Lead Opinion
Opinion for the Court filed by Circuit Judge GARLAND.
Concurring opinion filed by Senior Circuit Judge WILLIAMS.
Charles Haynes, a former budget analyst for the District of Columbia, sued the District and its Mayor for allegedly discriminating against him in violation of the Americans with Disabilities Act of 1990 (ADA), 42 U.S.C. § 12101 et seq. The district court granted summary judgment for the defendants on the ground that Haynes had failed to raise a genuine issue that he was disabled within the meaning of the Act. We affirm.
I
Viewing the evidence in the light most favorable to Haynes, see Breen v. Department of Transp.,
In 1997, Haynes also began visiting an allergist, Dr. James Mutcherson, who conducted a battery of skin tests. Mutcher-son diagnosed Haynes as “a most allergic individual,” 1/21/00 Mutcherson Letter at 3 (J.A. 29), who suffered from “idiopathic pruritus,” a condition “that appear[ed] to be exacerbated by” his work environment. Id. at 1 (J.A. 27). Haynes was “rather emphatic” in telling Mutcherson that there was “something present at work that elicited] the most intense and prolonged skin symptom[ ]” — a “severely incapacitating skin itching.” Id. at 3 (J.A. 29).

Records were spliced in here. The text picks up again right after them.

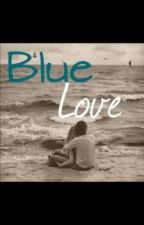 Blue Love by PattyMurphy5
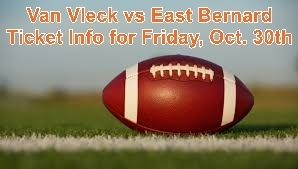 Ticket Info for East Bernard Football Game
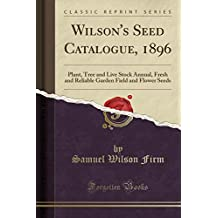 Wilson's Seed Catalogue, 1896: Plant, Tree and Live Stock Annual, Fresh and Reliable Garden Field and Flower Seeds (Classic Reprint)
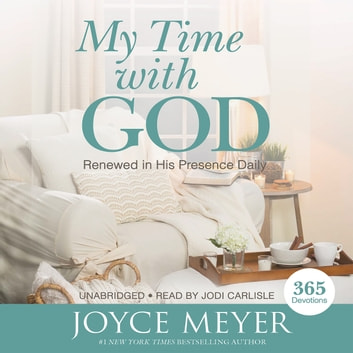 My Time with God - Renewed in His Presence Daily audiobook by Joyce Meyer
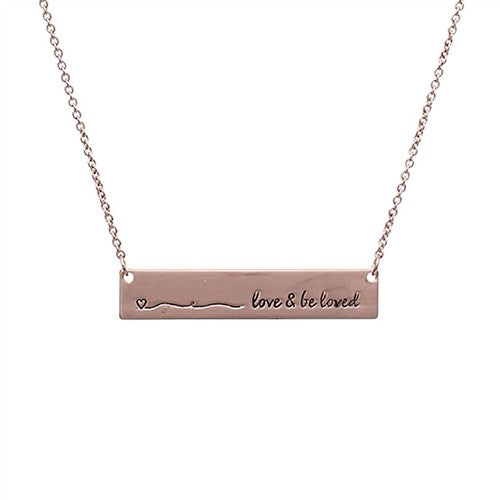"Rose Gold Bar Pendant w/ saying ""love & be loved"""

Although the itching would begin soon after Haynes arrived at work, it would continue after he returned home at the end of the day. See 9/25/98 Haynes Mem. at 3-5 (J.A. 80-82). Haynes believed that he was bringing home on his clothes whatever it was that aggravated his condition at work. As a result of the itching, he often could not fall asleep until 4:00 a.m. or later, typically getting under four hours of sleep. See id. at 5 (J.A. 82); Haynes Dep. at 74 (J.A. 164). And because Haynes had so much trouble sleeping, he also had trouble arriving at work on time. Often, he would not arrive at the office until the afternoon. Haynes Dep. at 144-49 (J.A. 181-83).
In 1996-97, the Department of Budget and Planning was transferred from the Office of the Mayor to the Office of the Chief Financial Officer, where it became the Office of Budget and Planning. Anthony Williams, who later became the District’s Mayor, was the Chief Financial Officer (CFO) at the time. After the transfer, Williams terminated the Office’s prior “liberal attendance policy and required all budget and accounting personnel to report for work from 8:15 a.m. to 4:45 p.m.” Defs.’ Statement of Material Facts ¶ 7.
Haynes’ schedule did not comport with the new policy. In a memorandum dated September 17, 1997, Haynes’ supervisor “inform[ed] him that he needed to comply with the attendance policy and report to the office by no later than 9:30 a.m.” Id. ¶ 8. A year later, Haynes’ September 1998 performance appraisal again warned that he “[n]eed[ed] to adjust his work schedule so that he [could] work during regular working hours and be a more effective team player.” 9/15/98 Performance Evaluation at 3 (J.A. 60). Haynes responded with a lengthy memorandum, advising that he had “acquired an allergic reaction to something that lives within this building.” 9/25/98 Haynes Mem. at 2 (J.A. 79). He complained that the District had failed to test his office’s air quality and to accommodate him with a work schedule that would permit him “to come to work at later times when [he] suffered sleep deprivation.” Haynes Aff. ¶ 24 (J.A. 43).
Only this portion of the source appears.